Given request: Give a verbatim copy of the lines below, minus the pictures.

Stored data:
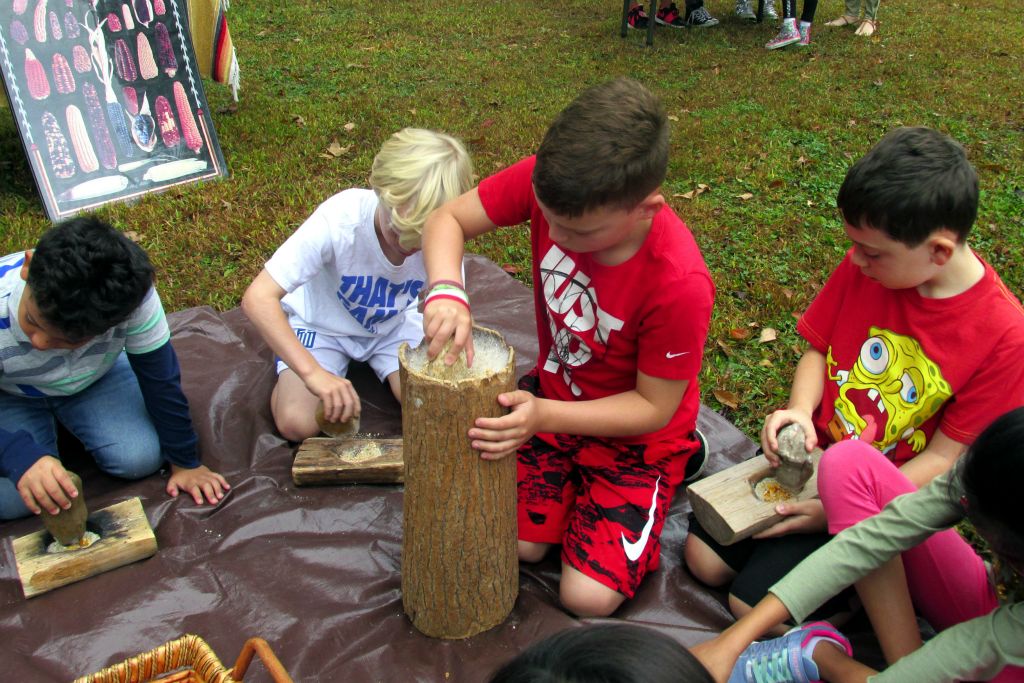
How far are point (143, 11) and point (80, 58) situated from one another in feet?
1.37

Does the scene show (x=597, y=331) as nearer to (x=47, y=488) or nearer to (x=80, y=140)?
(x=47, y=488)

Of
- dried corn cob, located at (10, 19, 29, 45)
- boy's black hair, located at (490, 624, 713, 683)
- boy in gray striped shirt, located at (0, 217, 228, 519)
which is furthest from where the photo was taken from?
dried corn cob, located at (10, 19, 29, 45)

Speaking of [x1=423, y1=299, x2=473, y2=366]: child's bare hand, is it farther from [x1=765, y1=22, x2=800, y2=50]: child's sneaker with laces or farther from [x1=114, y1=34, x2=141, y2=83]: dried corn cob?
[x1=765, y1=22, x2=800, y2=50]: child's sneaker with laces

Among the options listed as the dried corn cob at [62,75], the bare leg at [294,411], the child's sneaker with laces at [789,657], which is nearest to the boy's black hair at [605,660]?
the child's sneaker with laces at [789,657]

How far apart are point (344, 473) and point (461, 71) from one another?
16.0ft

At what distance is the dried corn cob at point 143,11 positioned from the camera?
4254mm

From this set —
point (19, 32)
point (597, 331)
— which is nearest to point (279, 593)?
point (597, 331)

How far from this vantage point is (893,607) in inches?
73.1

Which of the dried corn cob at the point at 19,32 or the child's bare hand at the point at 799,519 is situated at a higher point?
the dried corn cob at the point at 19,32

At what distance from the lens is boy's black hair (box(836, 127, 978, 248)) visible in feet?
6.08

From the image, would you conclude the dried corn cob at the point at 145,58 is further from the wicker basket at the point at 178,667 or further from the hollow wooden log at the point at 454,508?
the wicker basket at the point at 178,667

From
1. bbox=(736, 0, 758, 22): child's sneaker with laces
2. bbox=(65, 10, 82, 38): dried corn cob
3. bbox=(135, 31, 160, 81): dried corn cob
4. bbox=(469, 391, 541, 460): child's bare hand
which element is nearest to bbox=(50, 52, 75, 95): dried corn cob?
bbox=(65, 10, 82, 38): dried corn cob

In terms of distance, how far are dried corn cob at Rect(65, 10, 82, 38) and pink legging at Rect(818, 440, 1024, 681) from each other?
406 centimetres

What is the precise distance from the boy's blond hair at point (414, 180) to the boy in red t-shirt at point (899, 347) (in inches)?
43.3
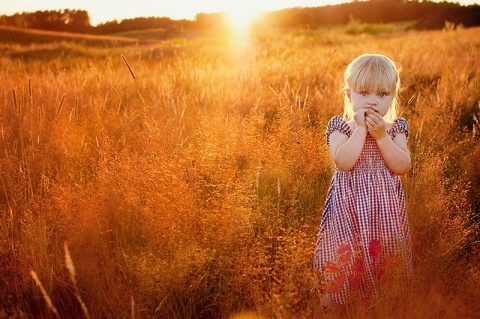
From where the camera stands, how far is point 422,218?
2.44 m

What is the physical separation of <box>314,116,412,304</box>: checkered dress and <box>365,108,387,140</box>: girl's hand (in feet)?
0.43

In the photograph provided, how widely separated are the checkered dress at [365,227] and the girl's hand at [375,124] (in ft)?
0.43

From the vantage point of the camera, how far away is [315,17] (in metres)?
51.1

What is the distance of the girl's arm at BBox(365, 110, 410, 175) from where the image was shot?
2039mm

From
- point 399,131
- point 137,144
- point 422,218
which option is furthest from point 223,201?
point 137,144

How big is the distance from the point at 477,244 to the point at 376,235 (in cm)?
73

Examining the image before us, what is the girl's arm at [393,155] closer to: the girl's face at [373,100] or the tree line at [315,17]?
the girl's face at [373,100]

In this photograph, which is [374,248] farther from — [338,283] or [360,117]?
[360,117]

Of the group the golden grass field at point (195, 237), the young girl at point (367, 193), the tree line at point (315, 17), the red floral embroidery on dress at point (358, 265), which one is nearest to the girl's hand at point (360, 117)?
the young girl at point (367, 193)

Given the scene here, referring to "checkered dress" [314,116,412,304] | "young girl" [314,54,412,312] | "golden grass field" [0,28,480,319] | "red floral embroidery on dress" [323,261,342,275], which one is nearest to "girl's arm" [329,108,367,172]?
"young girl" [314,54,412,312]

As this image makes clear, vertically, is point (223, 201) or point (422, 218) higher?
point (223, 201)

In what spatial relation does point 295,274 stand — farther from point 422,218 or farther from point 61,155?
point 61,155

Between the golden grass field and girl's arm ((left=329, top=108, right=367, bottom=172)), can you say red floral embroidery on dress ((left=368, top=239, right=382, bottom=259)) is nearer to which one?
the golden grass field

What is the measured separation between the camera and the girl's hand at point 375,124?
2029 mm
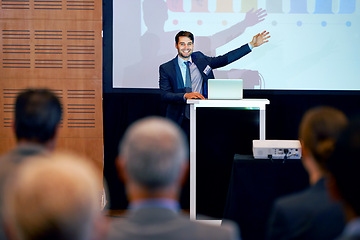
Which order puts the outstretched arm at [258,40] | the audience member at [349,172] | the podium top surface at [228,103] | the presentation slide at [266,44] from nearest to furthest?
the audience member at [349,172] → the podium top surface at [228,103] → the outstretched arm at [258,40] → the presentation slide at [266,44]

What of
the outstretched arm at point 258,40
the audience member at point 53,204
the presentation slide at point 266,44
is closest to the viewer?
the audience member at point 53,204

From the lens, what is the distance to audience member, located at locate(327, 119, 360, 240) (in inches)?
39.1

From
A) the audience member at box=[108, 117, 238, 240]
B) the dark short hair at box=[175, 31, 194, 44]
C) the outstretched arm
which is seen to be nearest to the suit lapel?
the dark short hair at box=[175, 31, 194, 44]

Written answer:
How far are point (143, 11) and point (80, 58) situated from one another in feet?
1.37

Does the scene show (x=597, y=331) as nearer to (x=47, y=488) or nearer to (x=80, y=140)?
(x=47, y=488)

Of
- dried corn cob, located at (10, 19, 29, 45)
- boy's black hair, located at (490, 624, 713, 683)
- boy in gray striped shirt, located at (0, 217, 228, 519)
which is furthest from where the photo was taken from?
dried corn cob, located at (10, 19, 29, 45)

Speaking of [x1=423, y1=299, x2=473, y2=366]: child's bare hand, is it farther from [x1=765, y1=22, x2=800, y2=50]: child's sneaker with laces or farther from [x1=114, y1=34, x2=141, y2=83]: dried corn cob?
[x1=765, y1=22, x2=800, y2=50]: child's sneaker with laces

Among the options listed as the dried corn cob at [62,75], the bare leg at [294,411], the child's sneaker with laces at [789,657], which is nearest to the boy's black hair at [605,660]?
the child's sneaker with laces at [789,657]

How far apart are point (344, 473) and point (461, 71) from one another?
16.0ft

At what distance is the dried corn cob at point 143,11 positioned from the camera?
4254mm

From this set —
point (19, 32)
point (597, 331)
— which is nearest to point (279, 593)?
point (597, 331)

How far from this vantage point is (893,607) in inches?
73.1

Which of the dried corn cob at the point at 19,32 or the child's bare hand at the point at 799,519 is situated at a higher point?
the dried corn cob at the point at 19,32

At what distance from the lens is boy's black hair (box(836, 127, 978, 248)) visible in feet?
6.08

From the image, would you conclude the dried corn cob at the point at 145,58 is further from the wicker basket at the point at 178,667 or further from the hollow wooden log at the point at 454,508?
the wicker basket at the point at 178,667

From
1. bbox=(736, 0, 758, 22): child's sneaker with laces
2. bbox=(65, 10, 82, 38): dried corn cob
3. bbox=(135, 31, 160, 81): dried corn cob
4. bbox=(469, 391, 541, 460): child's bare hand
which element is nearest to bbox=(50, 52, 75, 95): dried corn cob?
bbox=(65, 10, 82, 38): dried corn cob

In terms of distance, how far are dried corn cob at Rect(65, 10, 82, 38) and pink legging at Rect(818, 440, 1024, 681) from each other?
406 centimetres

What is the precise distance from the boy's blond hair at point (414, 180) to the boy in red t-shirt at point (899, 347) (in inches)?
43.3
From where the camera stands, how far is point 422,218?
2.44 m

What is the physical separation of <box>314,116,412,304</box>: checkered dress and <box>365,108,387,140</box>: girl's hand (in feet)?
0.43

In the photograph provided, how widely separated are the checkered dress at [365,227] and the girl's hand at [375,124] (in ft)?
0.43

From the vantage point of the camera, how far away is [315,17] (in metres)?
51.1

What is the distance of the girl's arm at BBox(365, 110, 410, 175) from where the image was shot?
2039mm

From
- point 399,131
- point 137,144
- point 422,218
which option is furthest from point 223,201?
point 137,144

How big is the distance from the point at 477,244 to the point at 376,235 (in cm)?
73

Examining the image before us, what is the girl's arm at [393,155] closer to: the girl's face at [373,100] or the tree line at [315,17]?
the girl's face at [373,100]

In this photograph, which is [374,248] farther from — [338,283] or [360,117]?
[360,117]

Of the group the golden grass field at point (195, 237), the young girl at point (367, 193), the tree line at point (315, 17), the red floral embroidery on dress at point (358, 265), which one is nearest to the girl's hand at point (360, 117)?
the young girl at point (367, 193)

Given the scene here, referring to "checkered dress" [314,116,412,304] | "young girl" [314,54,412,312] | "golden grass field" [0,28,480,319] | "red floral embroidery on dress" [323,261,342,275], which one is nearest to "girl's arm" [329,108,367,172]?
"young girl" [314,54,412,312]

As this image makes clear, vertically, is point (223, 201) or point (422, 218) higher?
point (223, 201)

In what spatial relation does point 295,274 stand — farther from point 422,218 or farther from point 61,155?
point 61,155

Between the golden grass field and girl's arm ((left=329, top=108, right=367, bottom=172)), can you say red floral embroidery on dress ((left=368, top=239, right=382, bottom=259)) is nearer to which one?
the golden grass field

What is the measured separation between the camera and the girl's hand at point 375,124?
2029 mm
Which order puts the outstretched arm at [258,40] | the audience member at [349,172] | the podium top surface at [228,103] | the presentation slide at [266,44] from nearest to furthest?
the audience member at [349,172] → the podium top surface at [228,103] → the outstretched arm at [258,40] → the presentation slide at [266,44]

What of
the outstretched arm at point 258,40
the audience member at point 53,204
the presentation slide at point 266,44
is closest to the viewer?
the audience member at point 53,204

From the lens, what is the distance to audience member, located at locate(327, 119, 360, 240) (in inches)?
39.1

From
A) the audience member at box=[108, 117, 238, 240]
B) the dark short hair at box=[175, 31, 194, 44]
C) the outstretched arm
which is seen to be nearest to the suit lapel?
the dark short hair at box=[175, 31, 194, 44]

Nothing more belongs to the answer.